Official code for the CVPR 2026 paper Weight Space Representation Learning via Neural Field Adaptation by Zhuoqian Yang, Mathieu Salzmann, and Sabine Süsstrunk (EPFL).
Paper | Project Page | ShapeNetSDF dataset
- Properly constrained weights exhibit semantic structure and serve as effective data representations.
- Weight-space geometry correlates strongly with diffusion generation quality.
The pipeline (Algorithm 1 in the paper) spans two repos that sit side by side:
| Repo | Pipeline role |
|---|---|
neural_field |
Stage 1: base neural field training (variational autodecoder, 2D and 3D).

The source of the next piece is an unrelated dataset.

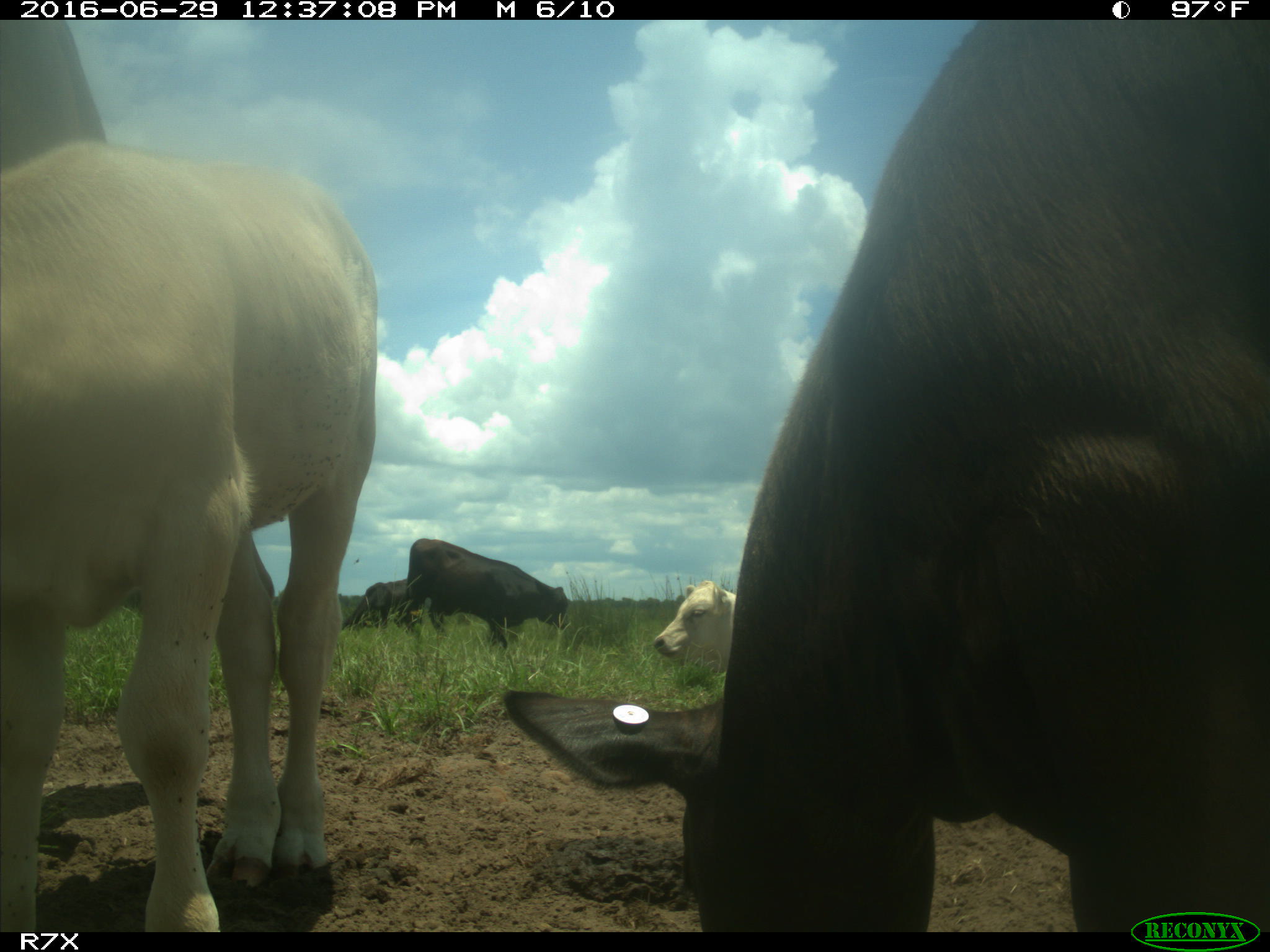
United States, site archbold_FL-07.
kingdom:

Stage 2: per-instance fitting (MLP / LoRA / mLoRA, with optional asymmetric masking) to build the weight-space dataset. Reconstruction, weight-space-structure, and discriminative (classification / clustering) evaluation. |
weight_space_diffusion |
Stage 3: Diffusion Transformer trained on the weight representations, with a hierarchical LoRA layer encoder. Sampling and generation metrics. |
neural_field/
├── apps/ # entry-point scripts
│ ├── train_2d_vae.py # Stage 1: train 2D base field (FFHQ), variational autodecoder
│ ├── train_3d_vae.py # Stage 1: train 3D base field (ShapeNet, occupancy/SDF)
│ ├── overfit.py # Stage 2: fit per-instance MLP / LoRA / mLoRA weights
│ ├── infer_overfitted.py # Stage 2: reconstruction quality (Table 1)
│ ├── cluster_weights.py # discriminative eval: clustering + classification (Table 4)
│ ├── calculate_fid.py # distributional metrics FD / MMD-G / MMD-P
│ ├── demo_3d.py # extract / visualize meshes via marching cubes
│ ├── render_meshes.py # render meshes (PyTorch3D): multi-view or turntable
│ └── sanity_check_data.py # quick dataset sanity check
├── model/ # neural field architecture
│ ├── Generators.py # NFres / NFresAdapter (2D modulated field + LoRA adapter)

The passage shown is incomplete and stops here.